Text section -

━━━━━━━━━━━━━━━━━━━━

Dieting presents its own special set of challenges to people who have diabetes. And while there's no magic weight loss regimen that will effortlessly melt away the pounds while keeping your blood sugar in the ideal range, clearing up misconceptions may help you shed unwanted pounds for keeps.

Here, we've collected the advice of some of the top experts in the field: Mary Gocke, RD, CDN, Carole Marks, MD, at Long Island College Hospital in Queens, New York, Jennifer Regester, RD, CDN, CDE, at the Gerald J. Friedman Diabetes Institute in New York City, and Caroline Bohl, MS, RD, CDE, at New York Presbyterian Hospital in New York City contribute.

Myth 1: Fruit's healthy so you can eat as much as you want and still lose weight.

Fact: Fruit is chockful of fiber, vitamins and minerals. But it also has sugar and calories,  so it needs to be portion-controlled in order for you to lose weight and keep your blood sugar in the normal range.

Myth 2: You can "save" calories and treat yourself to a big dinner by eating light the rest of the day.

Fact: Eating a large meal floods the body with glucose and can cause blood sugar fluctuations, Bohl explains. Instead, spread out your meals evenly over the day and avoid consuming large quantities of food at one time. This gives your body time to level out your blood glucose before the next meal, and you'll avoid the ravenous feeling that you get when you skip meals that causes you to overeat.

Myth 3: You can't ever eat dessert again if you want to lose weight.

━━━━━━━━━━━━━━━━━━━━

Data supplied -
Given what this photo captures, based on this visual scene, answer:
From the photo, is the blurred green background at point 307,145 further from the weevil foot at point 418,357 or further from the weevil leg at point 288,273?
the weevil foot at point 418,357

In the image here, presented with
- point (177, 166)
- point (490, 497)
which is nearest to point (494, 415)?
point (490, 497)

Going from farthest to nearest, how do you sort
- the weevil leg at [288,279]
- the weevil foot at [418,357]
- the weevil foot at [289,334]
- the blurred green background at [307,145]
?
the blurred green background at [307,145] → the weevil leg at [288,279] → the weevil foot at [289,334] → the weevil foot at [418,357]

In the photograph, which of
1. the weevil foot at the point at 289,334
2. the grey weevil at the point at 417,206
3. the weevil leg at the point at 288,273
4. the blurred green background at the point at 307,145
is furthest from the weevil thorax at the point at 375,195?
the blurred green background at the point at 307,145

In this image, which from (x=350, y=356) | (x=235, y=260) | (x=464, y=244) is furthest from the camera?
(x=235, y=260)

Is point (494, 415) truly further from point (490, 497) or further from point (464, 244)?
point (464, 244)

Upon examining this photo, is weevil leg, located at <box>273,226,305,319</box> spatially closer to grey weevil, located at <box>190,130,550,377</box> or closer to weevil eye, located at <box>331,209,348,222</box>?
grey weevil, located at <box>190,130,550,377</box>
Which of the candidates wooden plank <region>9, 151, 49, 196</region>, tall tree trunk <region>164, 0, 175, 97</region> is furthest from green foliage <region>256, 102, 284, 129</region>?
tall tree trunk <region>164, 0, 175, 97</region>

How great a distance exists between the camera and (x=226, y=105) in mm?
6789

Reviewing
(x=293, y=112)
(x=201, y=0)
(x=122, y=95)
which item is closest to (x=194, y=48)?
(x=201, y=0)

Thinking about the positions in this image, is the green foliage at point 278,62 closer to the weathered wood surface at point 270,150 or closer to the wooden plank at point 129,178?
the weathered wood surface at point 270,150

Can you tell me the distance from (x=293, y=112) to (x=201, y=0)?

━━━━━━━━━━━━━━━━━━━━

Exercises to complete -
(A) Could you copy out, word for word, the part of the diabetes dieting article that opens with the words containing "Dieting presents its" and closes with "still lose weight."?
(B) Could you resume the diabetes dieting article right after its last sentence?

Answer list -
(A)
Dieting presents its own special set of challenges to people who have diabetes. And while there's no magic weight loss regimen that will effortlessly melt away the pounds while keeping your blood sugar in the ideal range, clearing up misconceptions may help you shed unwanted pounds for keeps.

Here, we've collected the advice of some of the top experts in the field: Mary Gocke, RD, CDN, Carole Marks, MD, at Long Island College Hospital in Queens, New York, Jennifer Regester, RD, CDN, CDE, at the Gerald J. Friedman Diabetes Institute in New York City, and Caroline Bohl, MS, RD, CDE, at New York Presbyterian Hospital in New York City contribute.

Myth 1: Fruit's healthy so you can eat as much as you want and still lose weight.

(B)
Fact: There's no food that is off limits when you're trying to lose weight. It's all about portion control. You can have your cake and eat it, too, but in reasonably sized servings.

Myth 4: You can't lose weight because you don't have any will power.

Fact: Don't drive yourself crazy trying to develop will power, says Regester. Resisting eating the foods you like can backfire, causing you to finally give in and over-indulge. You may end up having an unhealthy relationship with food. Instead, you need to change your lifestyle so that you'll eat healthily over the long haul, not just until you reach your goal weight.

Myth 5: Eating the same thing every day for breakfast or lunch makes it easy to stay on a diet.

Fact: Not only is it boring to eat the same thing morning and noon, it's not even good for you. Eating a variety of foods ensures that you get all the nutrients that your body needs, and also keeps your taste buds interested. If you routinely consume the same meal, your system gets bored - and you'll end up overeating out of pure boredom.

Myth 6: To really lose weight and keep it off, you need to join a gym and work out a lot.

Fact: Any amount of exercise--even a 10-minute walk twice a day--can be effective at burning calories, Regester says. Get your doctor's okay before embarking on an exercise program if you haven't worked out in awhile, start slow and work up gradually. And check your blood sugar both before and after exercise.

Myth 7: To lose weight and keep it off, you need to give up carbs.

Fact: You don't need to give up carbs, but you do need to watch your intake. Remember this formula when you fill your plate: half vegetables, one quarter carbs, and one quarter protein, Regester suggests.

Myth 8: Writing down everything you eat is a waste of time.

Fact: Keeping a food journal can be a very effective weight loss tool. It works because you can look back on a day's worth of eating and assess how well you've stuck to your meal plan and what poor decisions you might have made. A look back at a day or a week's worth of food intake may also help you learn to make some positive changes so you won't make the same mistakes going forward.